Copying files in Linux

Filing papers and documents

Copying documents used to require a dedicated staff member in offices, and then a dedicated machine. Today, copying is a task computer users do without a second thought. Copying data on a computer is so trivial that copies are made without you realizing it, such as when dragging a file to an external drive.

read more

Copying documents used to require a dedicated staff member in offices, and then a dedicated machine. Today, copying is a task computer users do without a second thought. Copying data on a computer is so trivial that copies are made without you realizing it, such as when dragging a file to an external drive.

The concept that digital entities are trivial to reproduce is pervasive, so most modern computerists don’t think about the options available for duplicating their work. And yet, there are several different ways to copy a file on Linux. Each method has nuanced features that might benefit you, depending on what you need to get done.

Here are a number of ways to copy files on Linux, BSD, and Mac.

Copying in the GUI

As with most operating systems, you can do all of your file management in the GUI, if that’s the way you prefer to work.

Drag and drop

The most obvious way to copy a file is the way you’re probably used to copying files on computers: drag and drop. On most Linux desktops, dragging and dropping from one local folder to another local folder moves a file by default.
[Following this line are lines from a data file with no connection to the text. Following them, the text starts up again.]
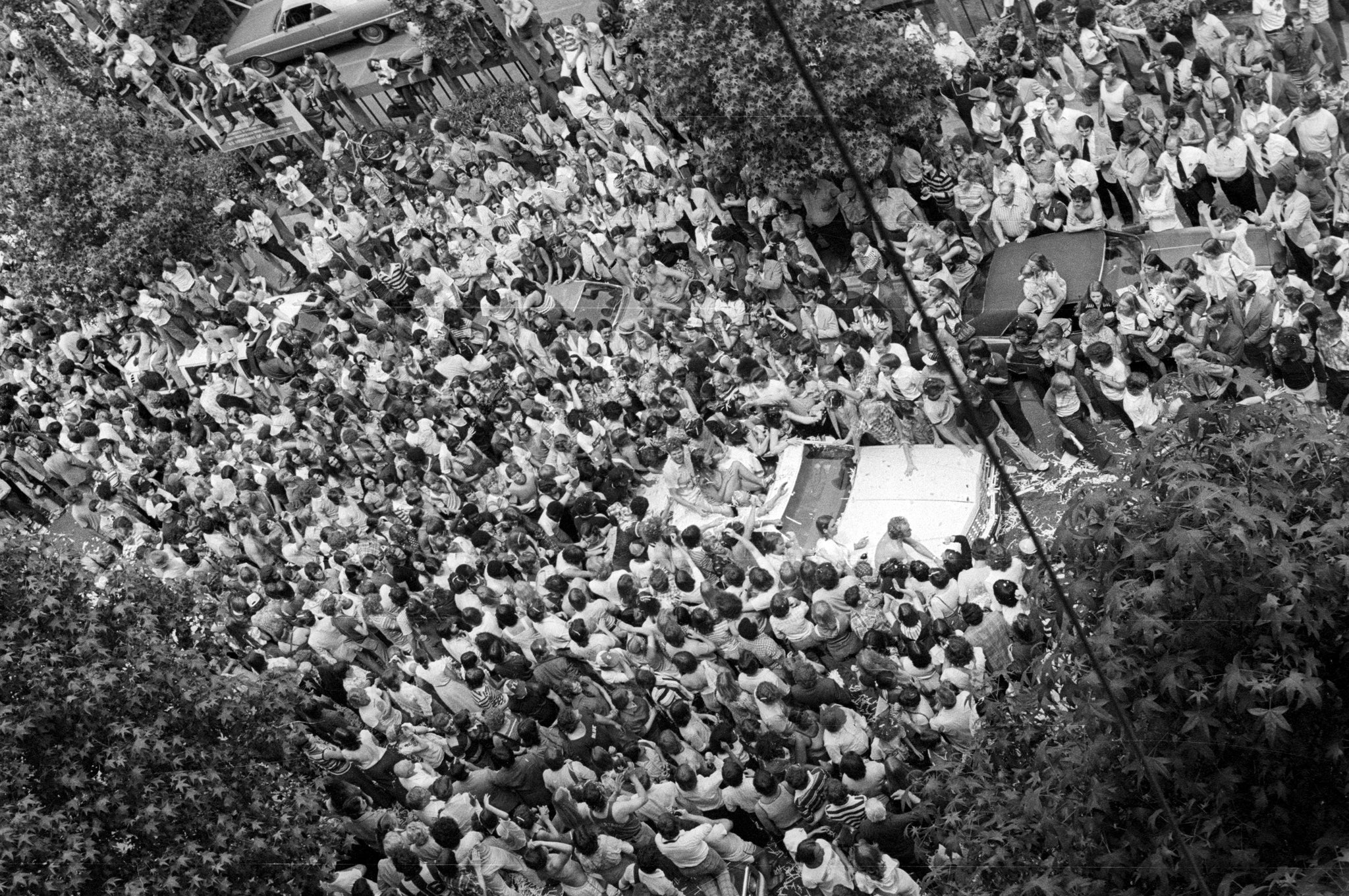 Blazers fans surround the convertible Bill Walton is riding in during the Blazers' 1977 victory parade. Walton initially tried to ride his bike, but the sea of fans made it impossible. -- ROGER JENSEN / THE OREGONIAN/OREGONLIVE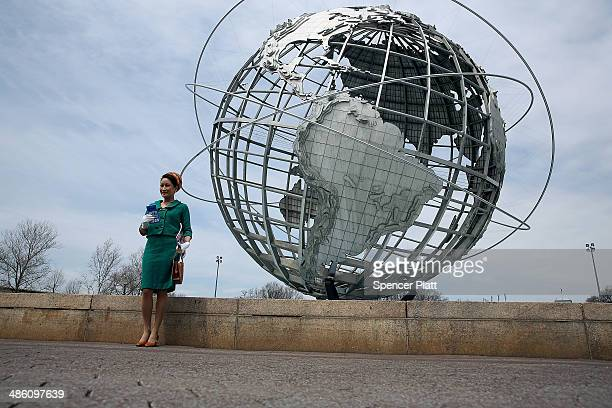 Camille Hsiung dressed in 1960's clothes poses in front of the Unisphere with a vintage Life magazine during festivities marking the 50th anniversary...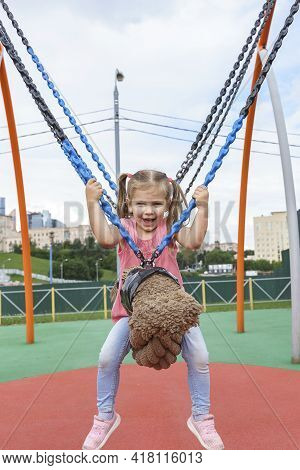 Cute Caucasian Child Girl Swinging On A Swing On A Children's Playground.
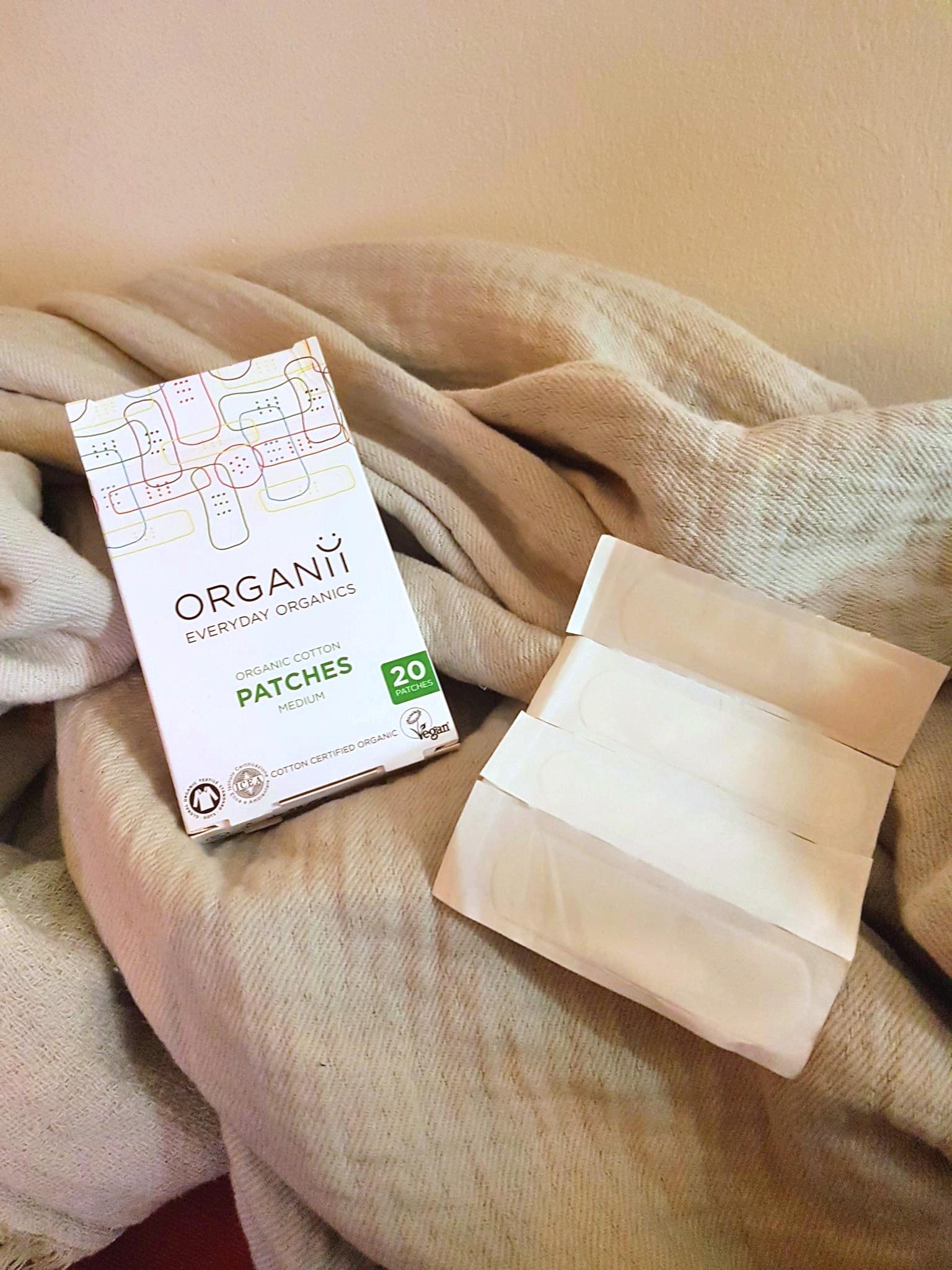box of organic cotton plasters sitting on light blue throw blanket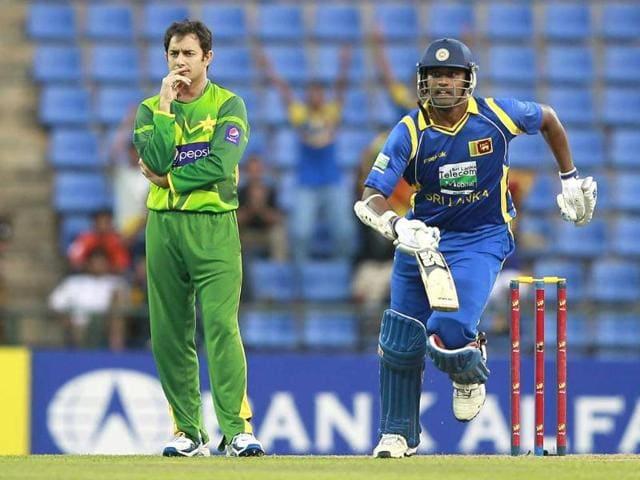 Pakistan-s-Saeed-Ajmal-L-looks-on-as-Sri-Lanka-s-Thisara-Perera-runs-between-wickets-during-their-first-One-Day-International-ODI-cricket-match-in-Pallekele-Reuters-Dinuka-Liyanawatte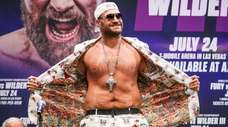 Tyson Fury interacts with the crowd during the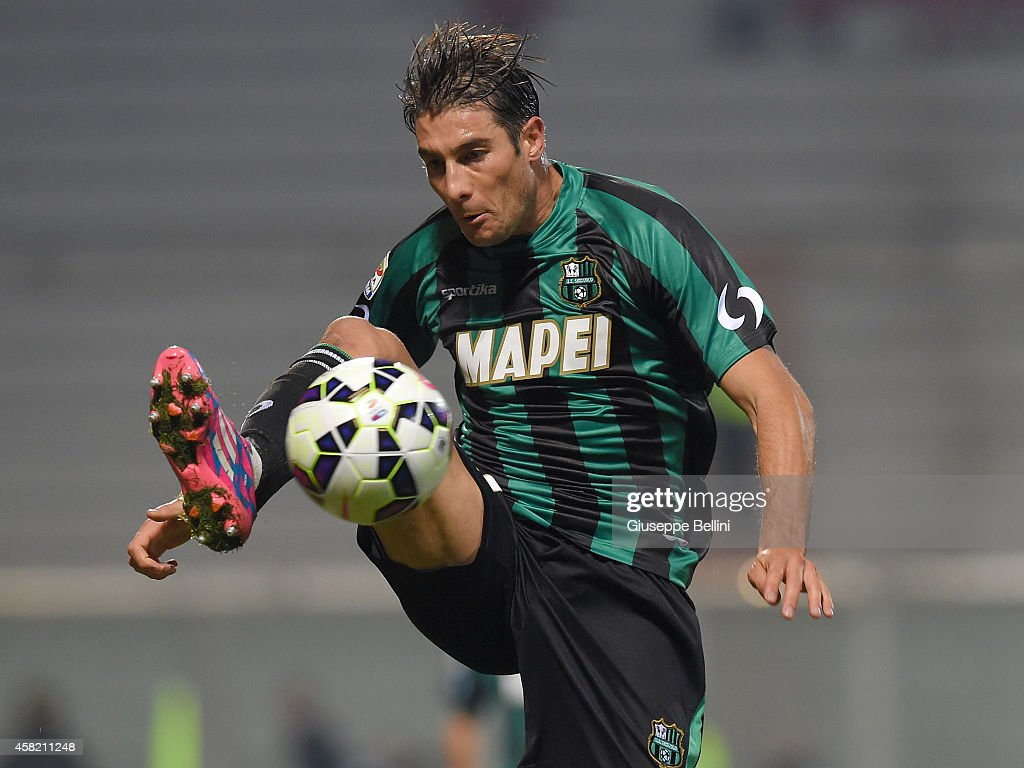 <a gi-track='captionPersonalityLinkClicked' href=/galleries/search?phrase=Federico+Peluso&family=editorial&specificpeople=6336600 ng-click='$event.stopPropagation()'>Federico Peluso</a> of Sassuolo in action during the Serie A match between US Sassuolo Calcio and Empoli FC at Mapei Stadium on October 28, 2014 in Reggio nell'Emilia, Italy.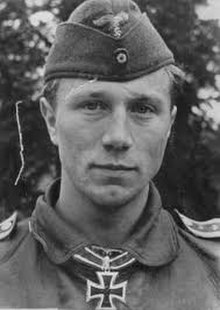 The head and shoulders of a young man, shown from the front. He wears a field cap and a military leather pilot jacket, with an Iron Cross displayed at the front of his collar. His facial expression is a determined and confident smile; his eyes are looking into the camera.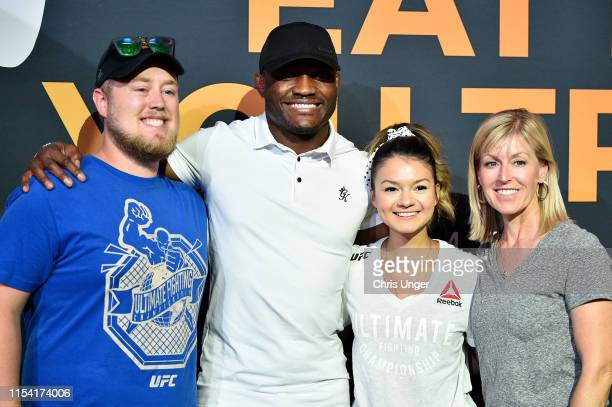 UFC welterweight Kamaru Usman poses for a photo with fans during the UFC Fan Experience at the Downtown Las Vegas Events Center on July 6 2019 in Las...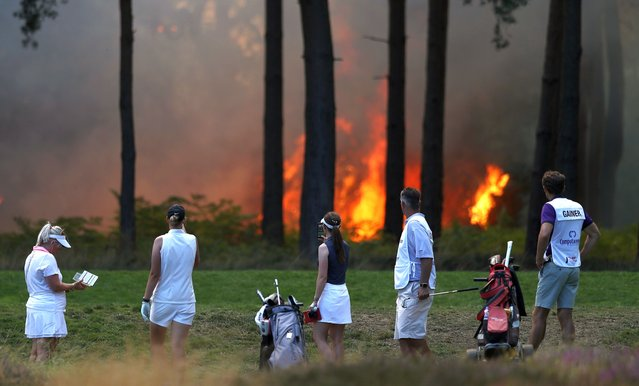 Players, Sophie Powell, Cara Gainer and Gabriella Cowley and their caddies look on as a fire nears the 10th hole during day three of The Rose Ladies Series on The West Course in the first ever ladies professional event at Wentworth Golf Club on August 07, 2020 in Virginia Water, England. (Photo by Naomi Baker/Getty Images)
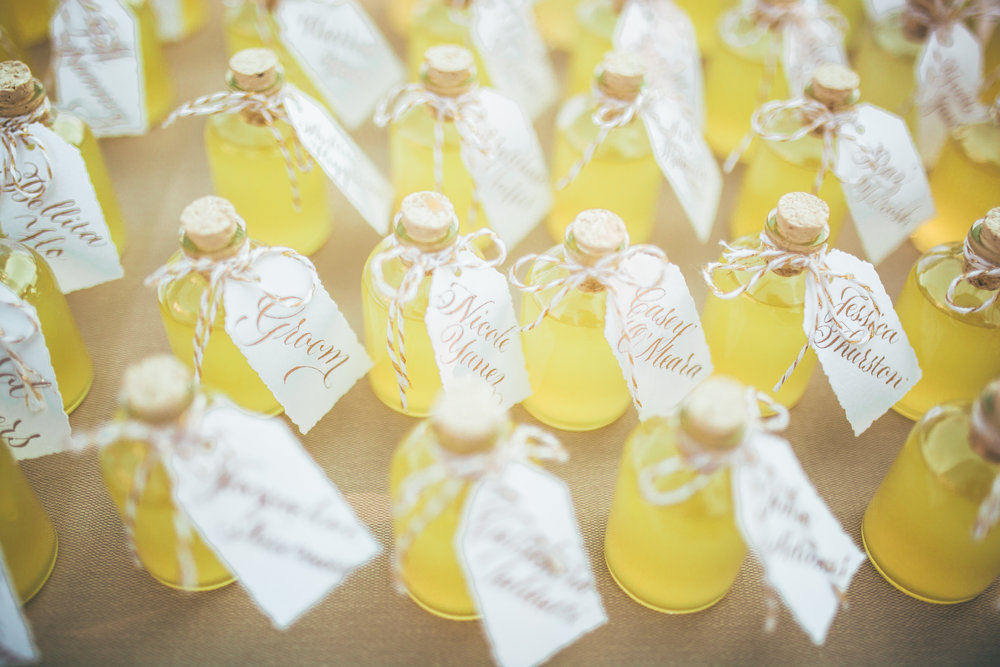 Gold calligraphy on deckled edged tags on mini limoncello bottles for a gorgeous Lake Como wedding // calligraphy by www.chavelli.com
You can change this behavior to a copy operation by holding down the Ctrl key after you start dragging the file.

Your cursor may show an indicator, such as a plus sign, to show that you are in copy mode:

Note that if the file exists on a remote system, whether it’s a web server or another computer on your own network that you access through a file-sharing protocol, the default action is often to copy, not move, the file.

Right-click

If you find dragging and dropping files around your desktop imprecise or clumsy, or doing so takes your hands away from your keyboard too much, you can usually copy a file using the right-click menu. This possibility depends on the file manager you use, but generally, a right-click produces a contextual menu containing common actions.

The contextual menu copy action stores the file path (where the file exists on your system) in your clipboard so you can then paste the file somewhere else:

In this case, you’re not actually copying the file’s contents to your clipboard. Instead, you’re copying the file path. When you paste, your file manager looks at the path in your clipboard and then runs a copy command, copying the file located at that path to the path you are pasting into.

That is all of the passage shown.